| About this task |
The answer must consist of each line below that contains the word "right", copied in full.

Stored dataset items
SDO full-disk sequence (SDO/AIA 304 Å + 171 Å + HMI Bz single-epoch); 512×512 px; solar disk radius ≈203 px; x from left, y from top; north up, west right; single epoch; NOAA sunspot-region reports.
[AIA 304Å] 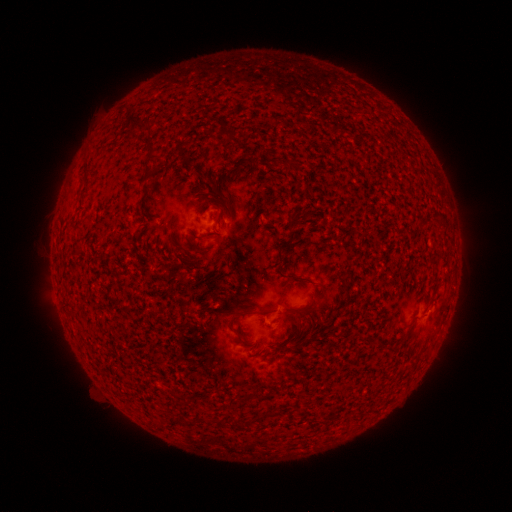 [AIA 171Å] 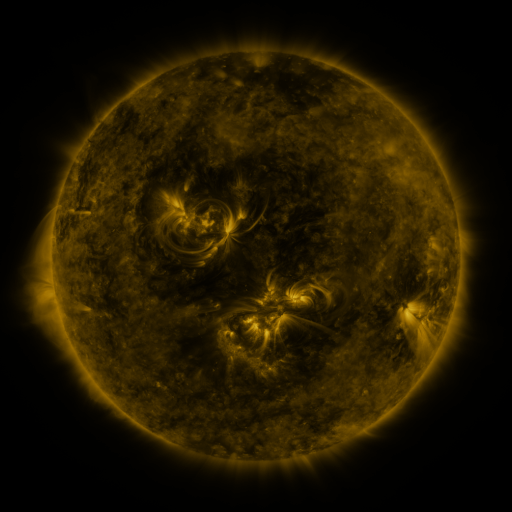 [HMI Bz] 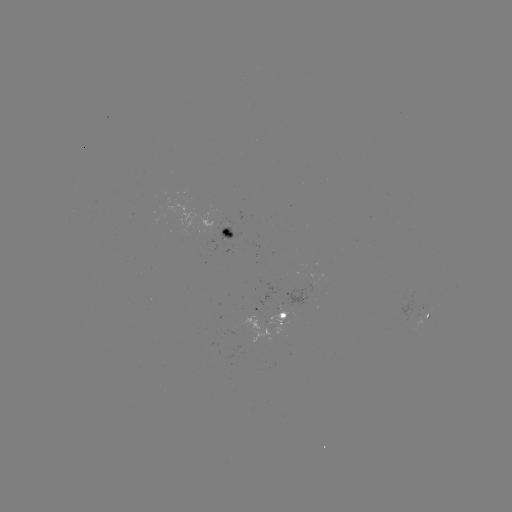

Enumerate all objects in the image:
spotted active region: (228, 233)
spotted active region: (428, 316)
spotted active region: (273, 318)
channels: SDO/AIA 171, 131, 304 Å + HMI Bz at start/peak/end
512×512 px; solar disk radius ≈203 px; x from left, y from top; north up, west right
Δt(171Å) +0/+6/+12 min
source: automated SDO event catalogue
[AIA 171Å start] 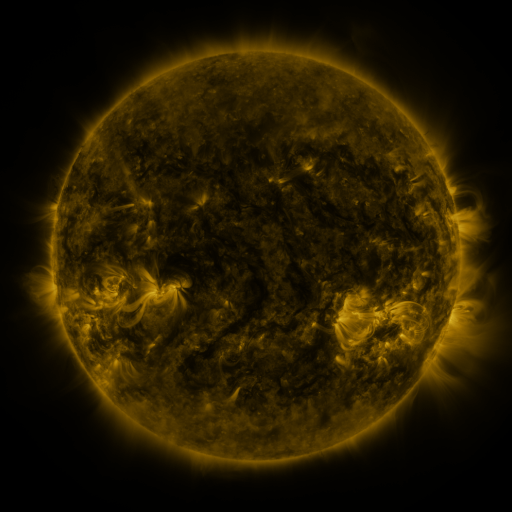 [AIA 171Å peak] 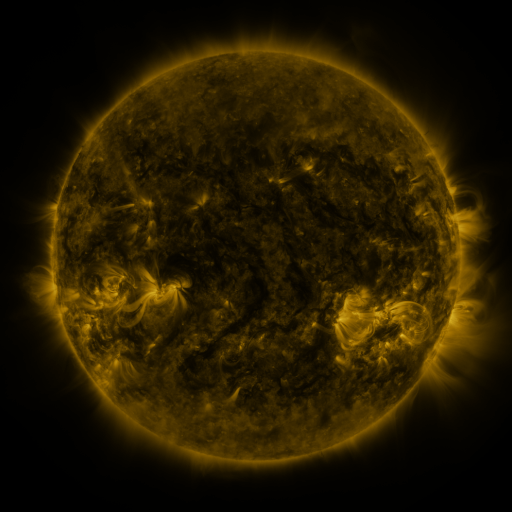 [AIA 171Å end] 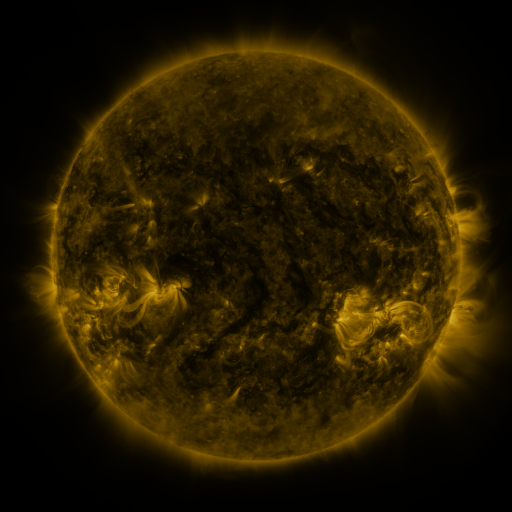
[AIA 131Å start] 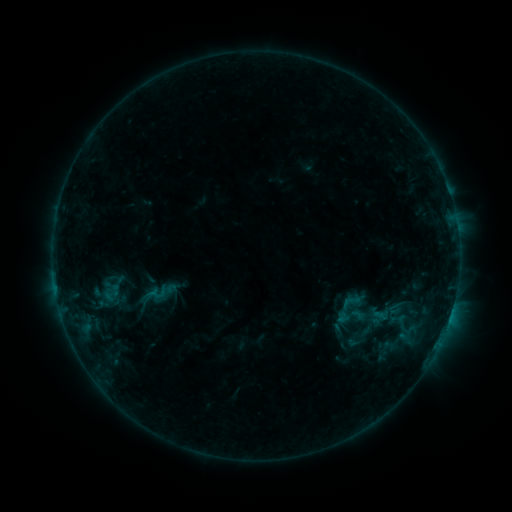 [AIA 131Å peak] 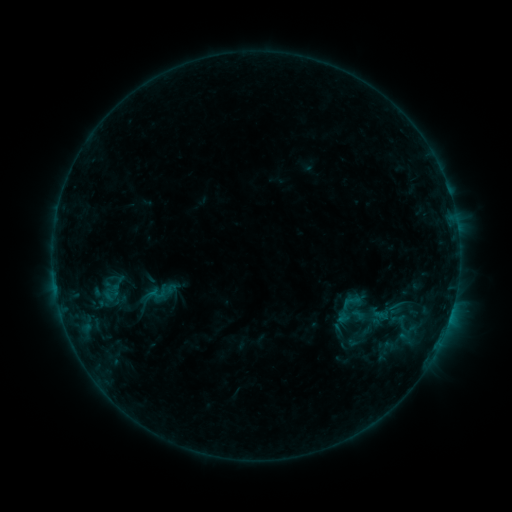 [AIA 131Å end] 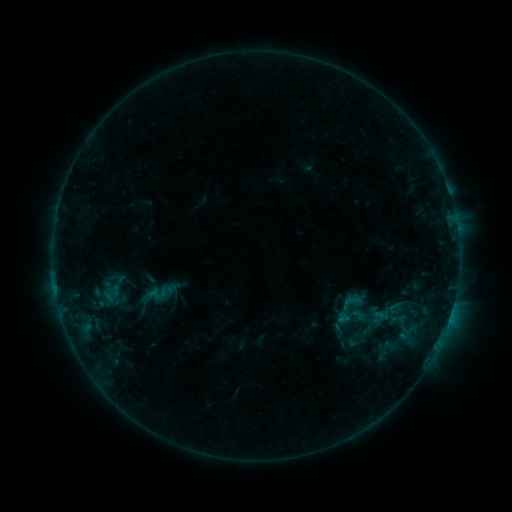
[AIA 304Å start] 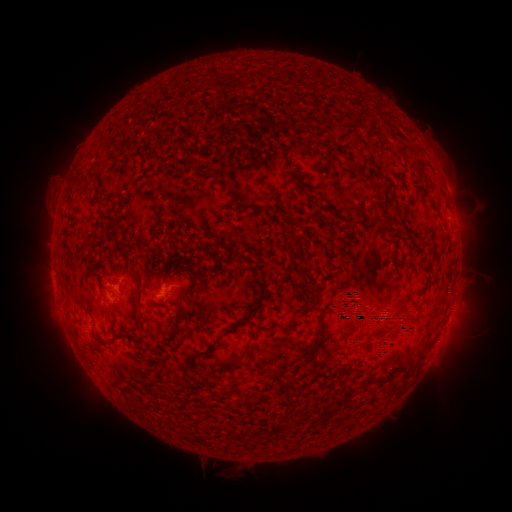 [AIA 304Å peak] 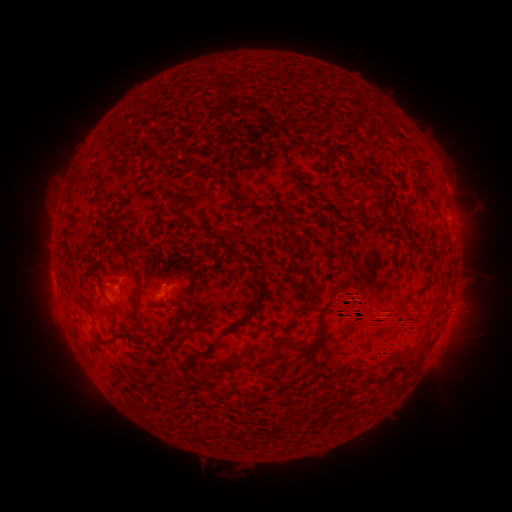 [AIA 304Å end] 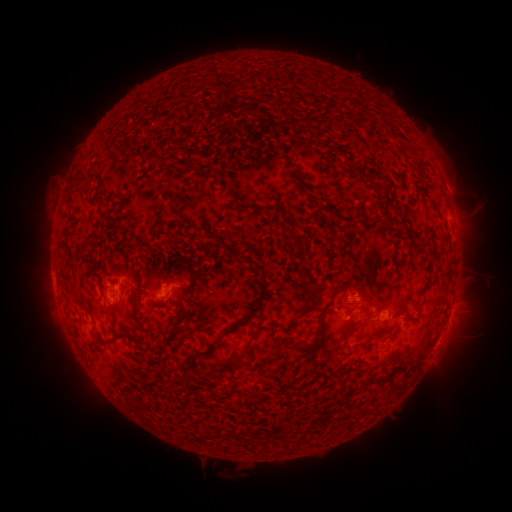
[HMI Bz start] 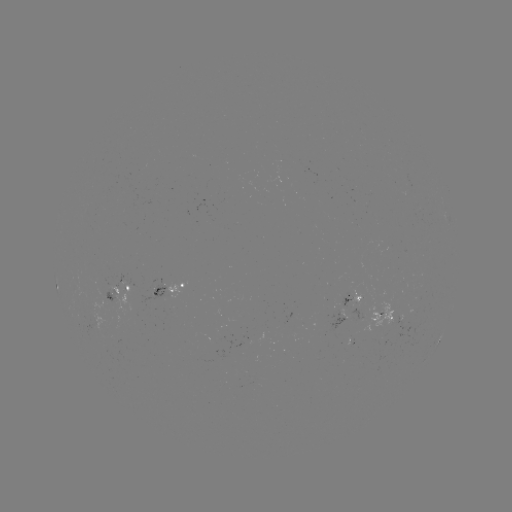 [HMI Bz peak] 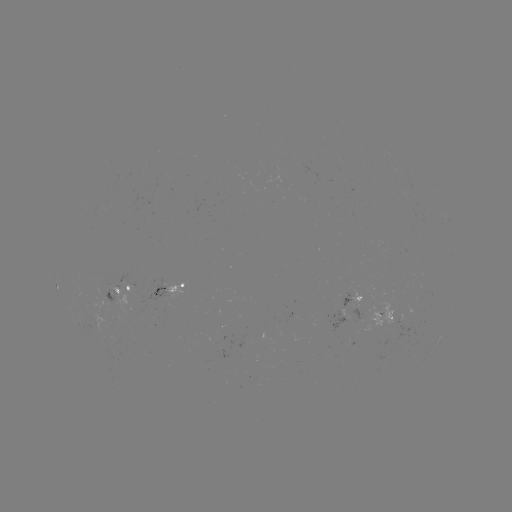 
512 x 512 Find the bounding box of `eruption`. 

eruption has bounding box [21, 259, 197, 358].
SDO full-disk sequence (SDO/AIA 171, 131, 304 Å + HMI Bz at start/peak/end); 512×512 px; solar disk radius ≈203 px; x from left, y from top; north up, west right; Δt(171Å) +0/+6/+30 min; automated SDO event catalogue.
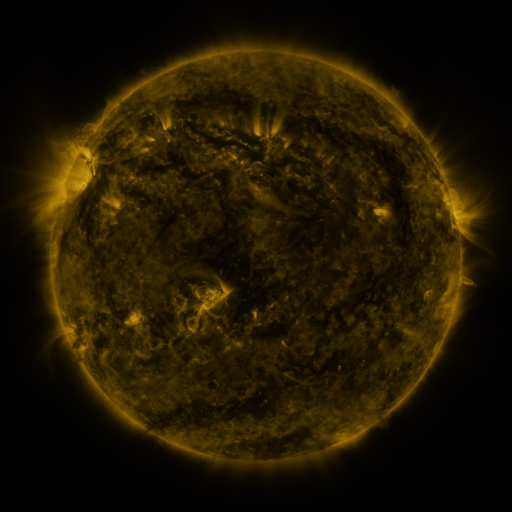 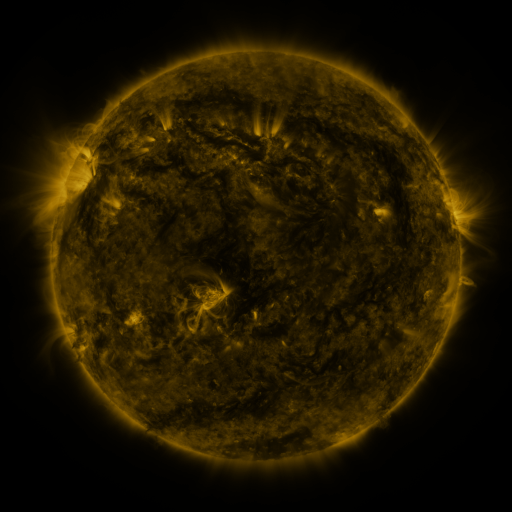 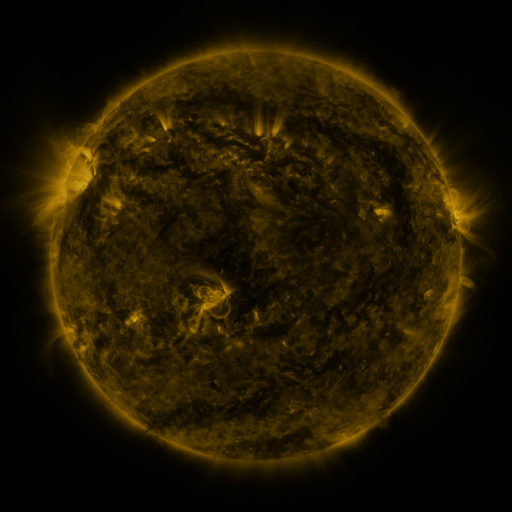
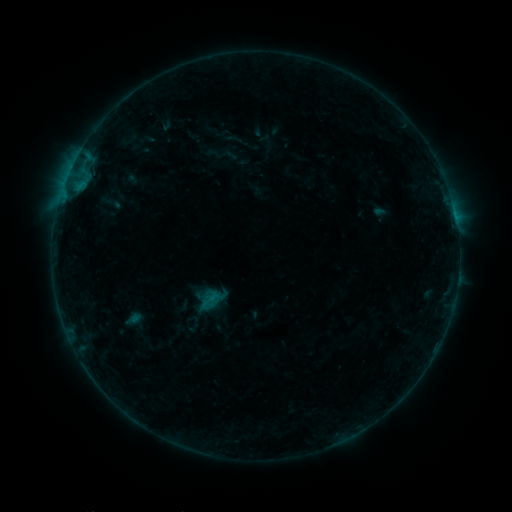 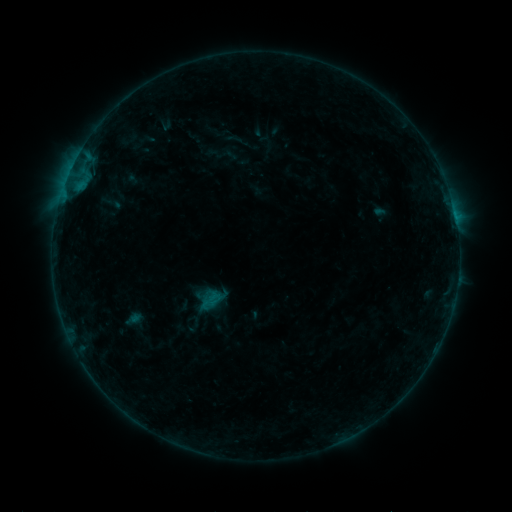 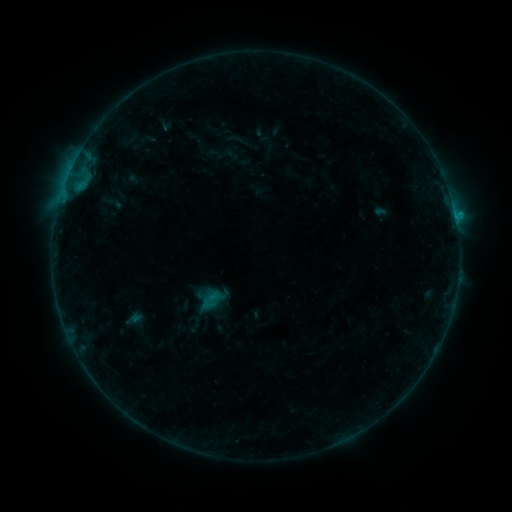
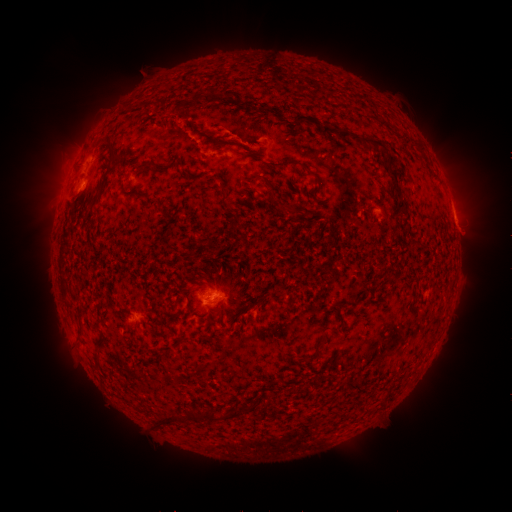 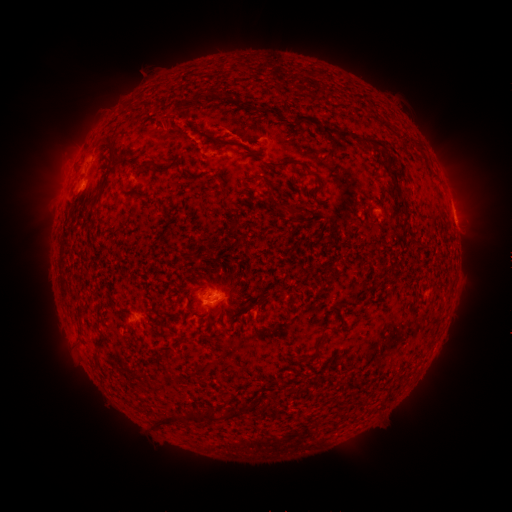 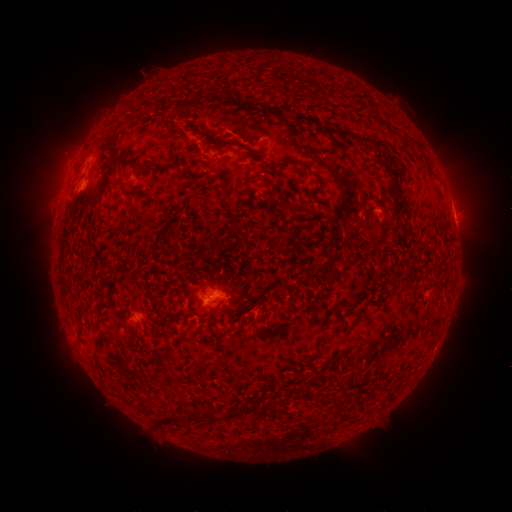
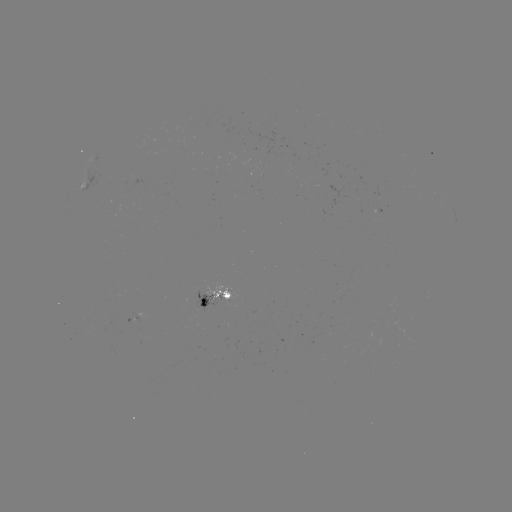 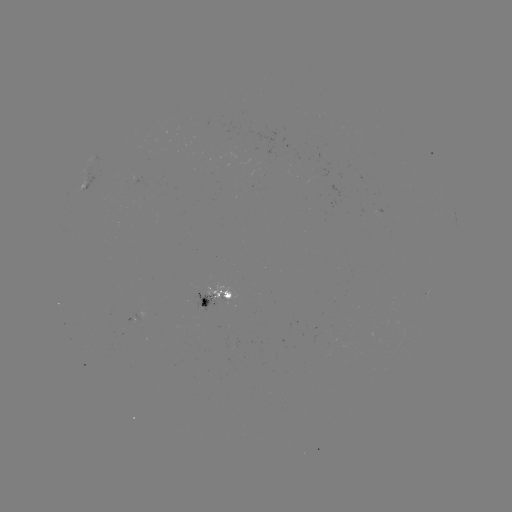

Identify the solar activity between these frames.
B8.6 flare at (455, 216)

| Task response |
SDO full-disk sequence (SDO/AIA 304 Å + 171 Å + HMI Bz single-epoch); 512×512 px; solar disk radius ≈203 px; x from left, y from top; north up, west right; single epoch; NOAA sunspot-region reports.
512×512 px; solar disk radius ≈203 px; x from left, y from top; north up, west right
SDO full-disk sequence (SDO/AIA 171, 131, 304 Å + HMI Bz at start/peak/end); 512×512 px; solar disk radius ≈203 px; x from left, y from top; north up, west right; Δt(171Å) +0/+6/+30 min; automated SDO event catalogue.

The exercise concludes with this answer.